The contamination crisis from the “forever chemicals” known as PFAS is far from over, despite the Biden-Harris administration’s strides combating PFAS pollution. EWG has identified steps the next administration should take to build on successes so far. https://t.co/BQUUNnUTdI
— EWG (@ewg) August 15, 2024
EWG commended the Biden administration for the steps that it's taken to deal with the PFAS contamination crisis. The White House put forth an eight-agency PFAS plan in October 2021 and has implemented key parts, most notably by setting strict national limits on PFAS in drinking water. That rule, finalized in April, faces legal challenges from industry groups.
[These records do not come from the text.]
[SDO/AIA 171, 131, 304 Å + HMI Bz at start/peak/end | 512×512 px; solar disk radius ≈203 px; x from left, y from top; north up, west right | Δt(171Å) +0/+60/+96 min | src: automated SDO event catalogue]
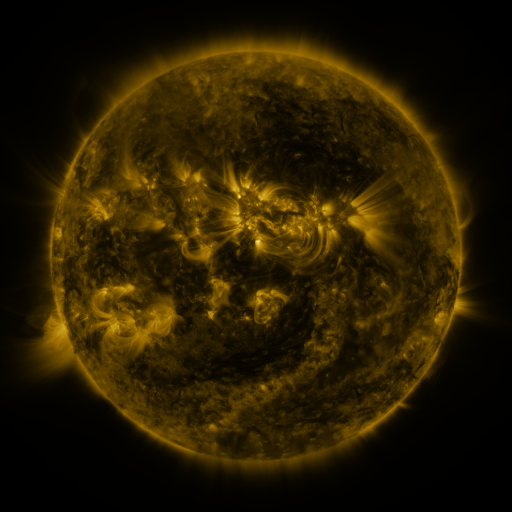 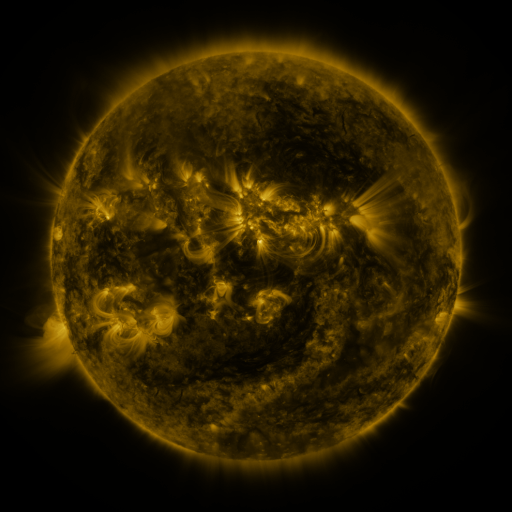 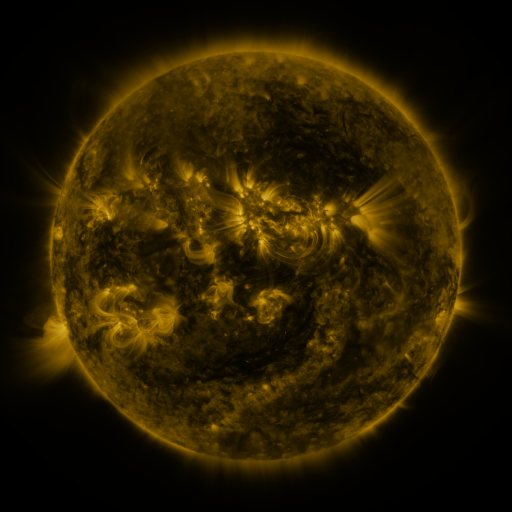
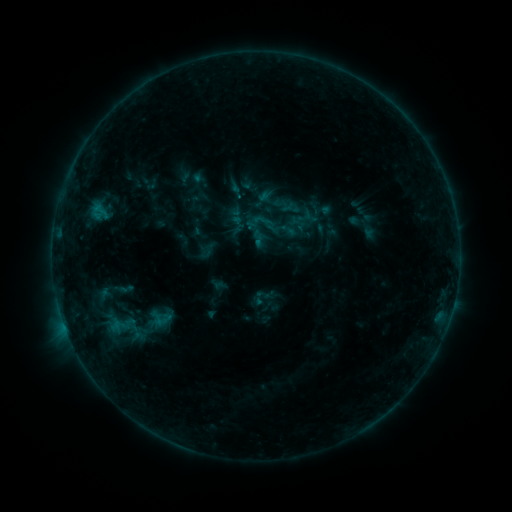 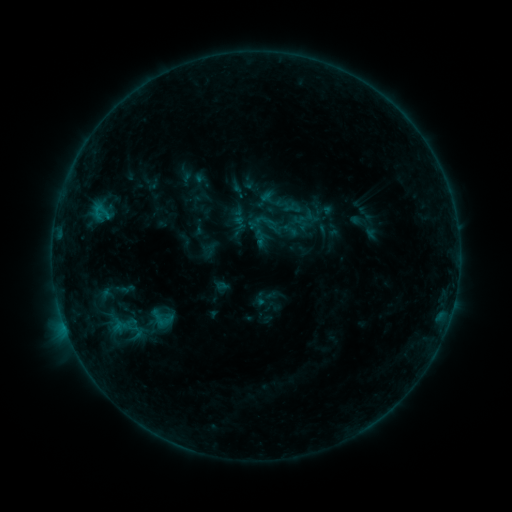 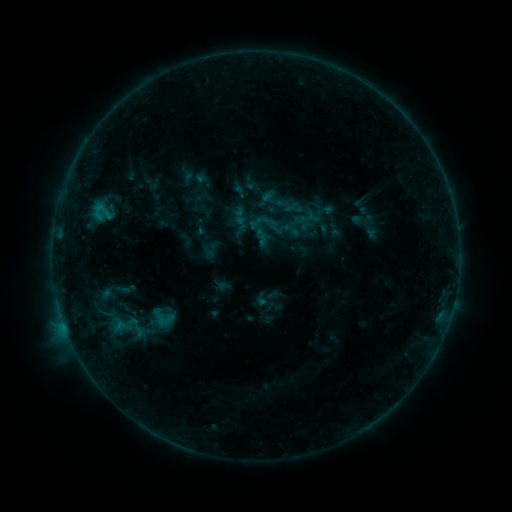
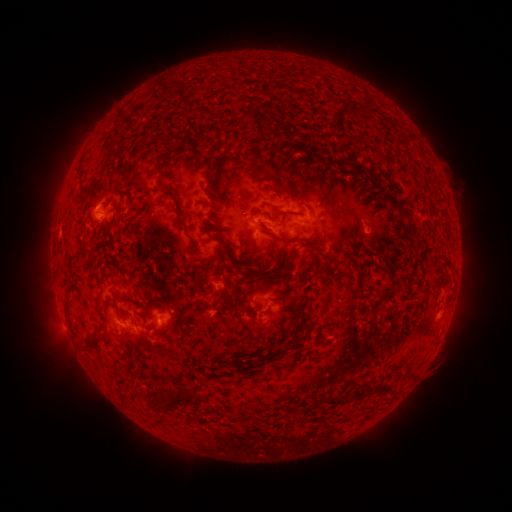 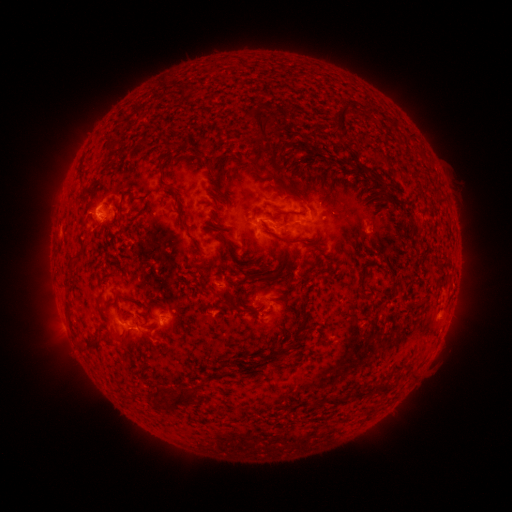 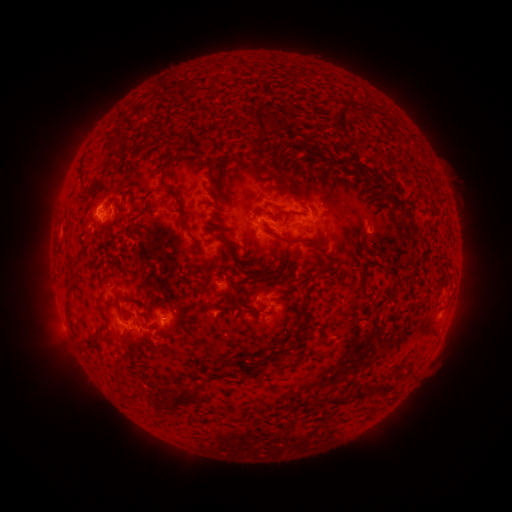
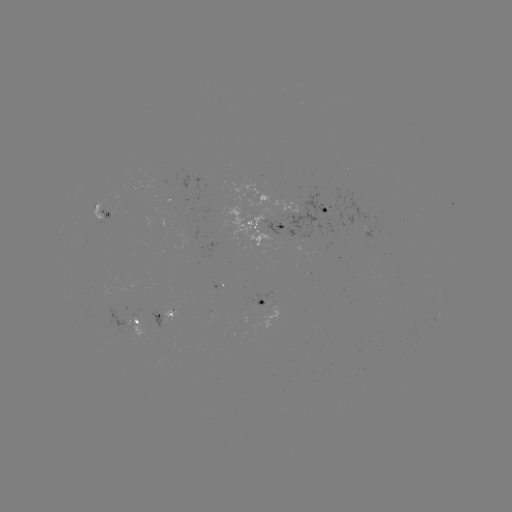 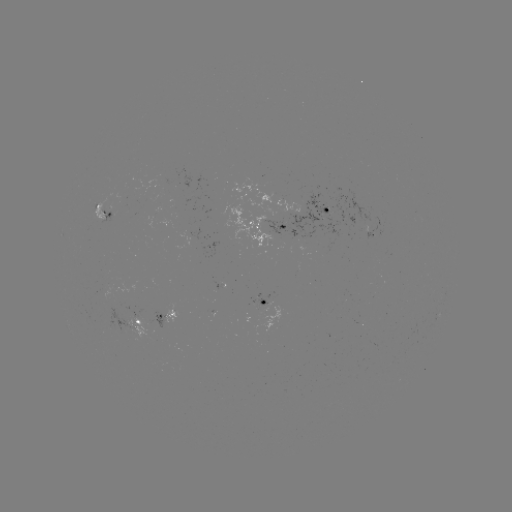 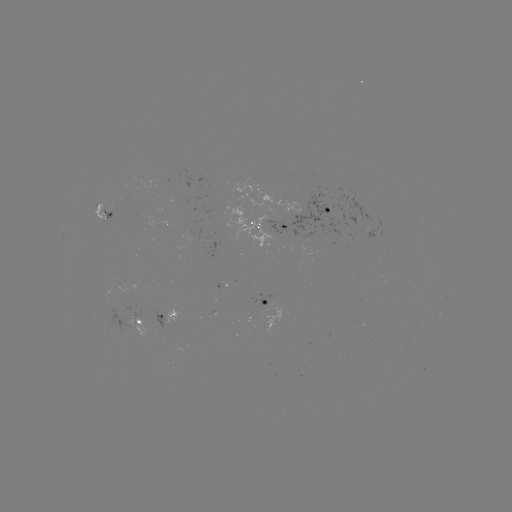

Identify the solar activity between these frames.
emerging-flux region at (152, 216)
PFAS are set of roughly 16,000 synthetic compounds that were developed by chemical companies for use in a wide range of products. They can enter the human body—where, as "forever chemicals," they accumulate in bones and organs—through drinking water, food, the skin, or the air. Most Americans have PFAS in their blood.
Reporting by Sharon Lerner, a ProPublica journalist who previously worked at The Intercept, has indicated that 3M and DuPont, two of the major PFAS producers, knew about the dangers and widespread distribution of PFAS but hid them from the public.
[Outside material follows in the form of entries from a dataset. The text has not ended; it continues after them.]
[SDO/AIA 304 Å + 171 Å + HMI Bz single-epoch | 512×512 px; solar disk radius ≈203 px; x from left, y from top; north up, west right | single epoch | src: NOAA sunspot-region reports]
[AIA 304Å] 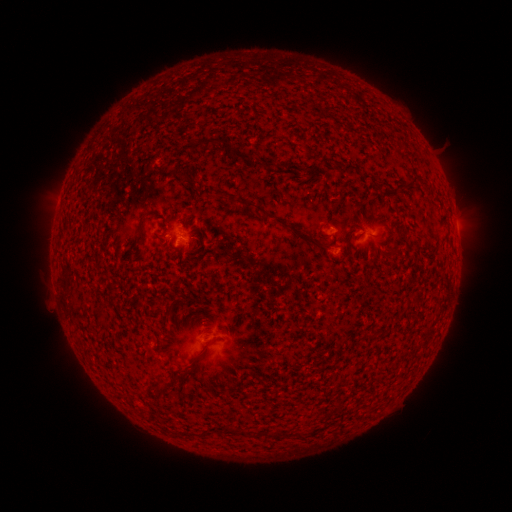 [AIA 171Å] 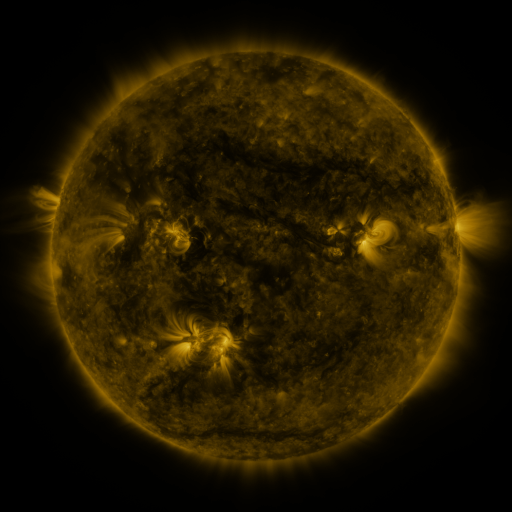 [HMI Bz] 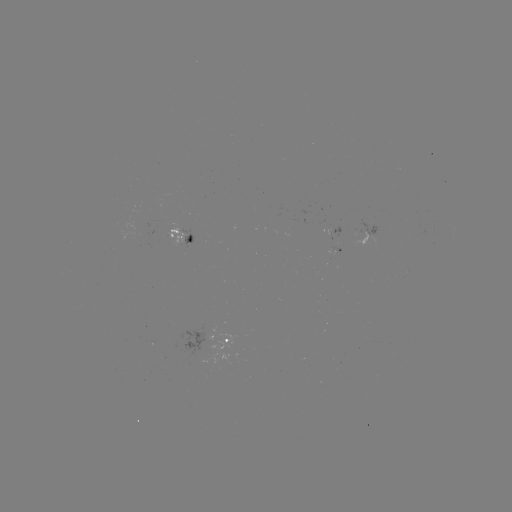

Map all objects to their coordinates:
spotted active region: (376, 233)
spotted active region: (181, 236)
spotted active region: (225, 342)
In April, the EPA designated two of the most common PFAS, perfluorooctanoic acid (PFOA) and perfluorooctanesulfonic acid (PFOS), as hazardous substances under the Superfund law—another move that EWG celebrated.
"But there's much more that must be done," according to the new roadmap, authored by John Reeder, EWG's vice president of federal affairs.
In the roadmap, Reeder, a former EPA deputy chief of staff, called for the agency to double its budget for PFAS—i.e., increase its funding request to Congress—and crack down on industrial discharges, among many other proposals. He also called on the FDA to ban the use of PFAS in food packaging and establish limits on their use in foods. For the Department of Defense, Reeder's plan includes giving defense communities safe water to drink—at least 100 military sites are known to have contaminated water—and end the use of PFAS in firefighting foam.
Such federal action will likely depend on the results of the presidential and congressional elections. Project 2025, a right-wing policy blueprint for a Republican administration, proposes deregulation of PFAS and funding cuts for key EPA functions. Experts inside and outside the agency toldThe Guardian late last month that a victory by Republican nominee Donald Trump would mean PFAS rules would become subject to a great deal of industry influence.
Meanwhile, the scale of the PFAS problem continues to become more clear. Data recently updated by the EPA shows that 7,457 U.S. drinking water locations have PFAS in their supply, putting much of the American population at risk, according to EWG. The EPA has found that there's "no safe level of exposure" to PFOA and PFOS.
"The sheer number of contaminated sites is a red flag that says we are facing a pervasive and devastating crisis," said Tasha Stoiber, a senior scientist at EWG. "More than 130 million Americans are drinking water tainted with PFAS, putting them at risk of severe health issues. This is no longer just an environmental concern; it's a major public health emergency."